Because it was a 10mph accident he went into the side of my car.  Since it was such a minor accident we were going to get our car fixed and not bother with the insurance but this person has decided to make a mountain out of it.  We have contacted his insurance company to make a claim now but don't feel the need to try to bully him with un-necessary solicitors letters.


----------



## Vanilla (5 Apr 2007)

Actually he is well within his rights to send you a solicitors letter. He is suing you, presumably he feels you were at fault. The fact that you have insurance is a bonus for you but he does not have to deal directly with them. He can pursue you as can you pursue him directly.


----------



## Erasure (5 Apr 2007)

ok - thanks for that - just all seems very un-necessary but then " people are strange"!!


----------



## ang1170 (5 Apr 2007)

For what it's worth (as I'm not sure it still works like this), some years ago a neighbour drove into my car. I first tried to settle amicably with no insurance companies involved. No such luck. I was concerned about loss of no claims bonus if I went through my own insurance, so I got his details from the insurance disc and went directly to them. It took a while, but they eventually paid off (didn't have to go as far as getting soilicitors involved), and they paid in full.
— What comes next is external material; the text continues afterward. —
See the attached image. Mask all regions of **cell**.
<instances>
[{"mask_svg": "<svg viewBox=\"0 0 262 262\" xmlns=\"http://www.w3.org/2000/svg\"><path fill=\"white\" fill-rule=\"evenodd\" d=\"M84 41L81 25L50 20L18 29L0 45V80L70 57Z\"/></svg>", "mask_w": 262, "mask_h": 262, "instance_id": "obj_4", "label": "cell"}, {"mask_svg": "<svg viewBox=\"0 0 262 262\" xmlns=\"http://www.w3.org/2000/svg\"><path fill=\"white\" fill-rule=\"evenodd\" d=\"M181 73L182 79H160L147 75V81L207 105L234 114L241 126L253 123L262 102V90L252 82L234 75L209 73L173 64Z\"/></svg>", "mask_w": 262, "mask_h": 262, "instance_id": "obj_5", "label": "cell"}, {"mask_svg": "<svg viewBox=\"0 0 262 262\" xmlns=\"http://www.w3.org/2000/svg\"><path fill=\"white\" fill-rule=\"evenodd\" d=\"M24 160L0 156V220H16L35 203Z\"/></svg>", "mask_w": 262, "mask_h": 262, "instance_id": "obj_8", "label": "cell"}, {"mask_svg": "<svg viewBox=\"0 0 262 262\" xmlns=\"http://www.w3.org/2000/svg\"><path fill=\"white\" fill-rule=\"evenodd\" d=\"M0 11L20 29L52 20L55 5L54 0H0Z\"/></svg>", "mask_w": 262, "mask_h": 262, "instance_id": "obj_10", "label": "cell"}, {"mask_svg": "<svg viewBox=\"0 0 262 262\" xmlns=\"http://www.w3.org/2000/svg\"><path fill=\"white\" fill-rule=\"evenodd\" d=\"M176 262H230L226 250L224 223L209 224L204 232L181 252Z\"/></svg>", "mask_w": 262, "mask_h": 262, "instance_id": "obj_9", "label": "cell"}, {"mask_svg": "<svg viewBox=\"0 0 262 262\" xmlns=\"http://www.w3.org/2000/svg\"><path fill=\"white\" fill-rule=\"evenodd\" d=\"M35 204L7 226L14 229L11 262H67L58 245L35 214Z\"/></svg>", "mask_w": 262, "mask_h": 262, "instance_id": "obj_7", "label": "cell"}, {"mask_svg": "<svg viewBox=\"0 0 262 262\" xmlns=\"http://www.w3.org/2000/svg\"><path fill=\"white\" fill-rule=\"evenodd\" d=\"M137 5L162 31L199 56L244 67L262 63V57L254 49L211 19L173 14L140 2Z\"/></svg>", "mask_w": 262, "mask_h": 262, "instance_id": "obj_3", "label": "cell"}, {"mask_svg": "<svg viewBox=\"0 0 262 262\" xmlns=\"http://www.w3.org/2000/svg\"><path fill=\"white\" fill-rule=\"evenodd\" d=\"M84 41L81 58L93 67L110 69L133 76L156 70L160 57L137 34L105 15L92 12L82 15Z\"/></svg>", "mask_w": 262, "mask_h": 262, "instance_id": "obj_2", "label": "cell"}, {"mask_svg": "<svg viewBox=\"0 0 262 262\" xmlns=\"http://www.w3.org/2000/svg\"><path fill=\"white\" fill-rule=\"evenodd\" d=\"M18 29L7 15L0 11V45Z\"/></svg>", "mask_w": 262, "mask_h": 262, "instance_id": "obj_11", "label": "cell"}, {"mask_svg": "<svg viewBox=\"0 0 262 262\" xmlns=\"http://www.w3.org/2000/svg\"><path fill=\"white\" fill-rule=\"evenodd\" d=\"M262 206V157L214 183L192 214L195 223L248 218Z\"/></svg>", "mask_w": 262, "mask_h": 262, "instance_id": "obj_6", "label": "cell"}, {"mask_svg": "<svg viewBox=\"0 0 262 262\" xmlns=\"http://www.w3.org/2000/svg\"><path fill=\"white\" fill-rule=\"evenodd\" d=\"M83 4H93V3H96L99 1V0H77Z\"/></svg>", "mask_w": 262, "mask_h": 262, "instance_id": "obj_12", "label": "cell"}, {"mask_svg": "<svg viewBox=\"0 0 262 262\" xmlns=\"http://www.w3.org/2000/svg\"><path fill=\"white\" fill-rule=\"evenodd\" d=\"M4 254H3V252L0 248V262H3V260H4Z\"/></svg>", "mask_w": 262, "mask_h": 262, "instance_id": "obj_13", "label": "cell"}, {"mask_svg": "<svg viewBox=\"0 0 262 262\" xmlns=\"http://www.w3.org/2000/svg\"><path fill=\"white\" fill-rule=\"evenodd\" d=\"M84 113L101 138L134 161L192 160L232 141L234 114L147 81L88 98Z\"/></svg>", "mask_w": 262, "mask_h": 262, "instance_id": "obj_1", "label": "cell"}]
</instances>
My inclination would be to do the same again if the liability is clear. I seem to recall cases happening in the UK where people's own insurance paid out rather than pursue the claim with the other party, with consequential loss of NCD. I could be wrong on this one though.


----------



## Erasure (5 Apr 2007)

Ang1170 - I don't really think it works like that anymore but the more i think about it i think i am being bullied in a way in the hopes that ill offer money up front which is out of the question. I have values. There was nobody injured in any way shape or form and there was minimal damage to both cars and i have no problem with both parties getting their respective car repaired but it appears this guy wants to try and get more out of all this.


----------



## ailbhe (9 Apr 2007)

Sammie if you were at fault he has every right to sue no matter what damages were done. If it was 50/50 then the usual way is that he claims from your insurance and you claim from his (for minor damage you could just pay yourself). If he was at fault then you claim from his insurance as does he.
Any letters from him that you get just pass them on to your insurance co as I would imagine he is going for a personal injuries claim.


----------



## Erasure (10 Apr 2007)

I can't see how i was at fault - unless i have suddenly invented a way to drive my car sideways instead of straight!!  Seriously though i don't feel i was at fault as he pulled out of a parking space into the side of my car so it appears that he didn't look where he was going - i just feel he is trying to bully me - i have my values and have no intention of compensating someone who has nothing wrong with them - i will have no problem filing a report with the insurance fraud section i even have the number now so am even more tempted.


----------



## Seagull (10 Apr 2007)

If he pulled out of a parking space into your car, then he is completely at fault. Get straight onto his insurance company, and look to get all your costs covered, including car hire while your car is being repaired.


----------



## Erasure (10 Apr 2007)

Thanks seagull but that is part of the problem - this guy is failing to see that he is at fault for some reason.  I was happy enough to leave insurance companies out of it as damage to both cars was so minimal (more damage to mine) but then i started to get these solicitors letters.  Im not going to bother worrying about it too much anymore as my insurance company were the ones who gave me the fraud number so if i feel i need to call it i will but i have now put a claim in against his insurance and my ins company reckons worse case scenario will be 50/50. Trying to prove you were not at fault is tough at times.


----------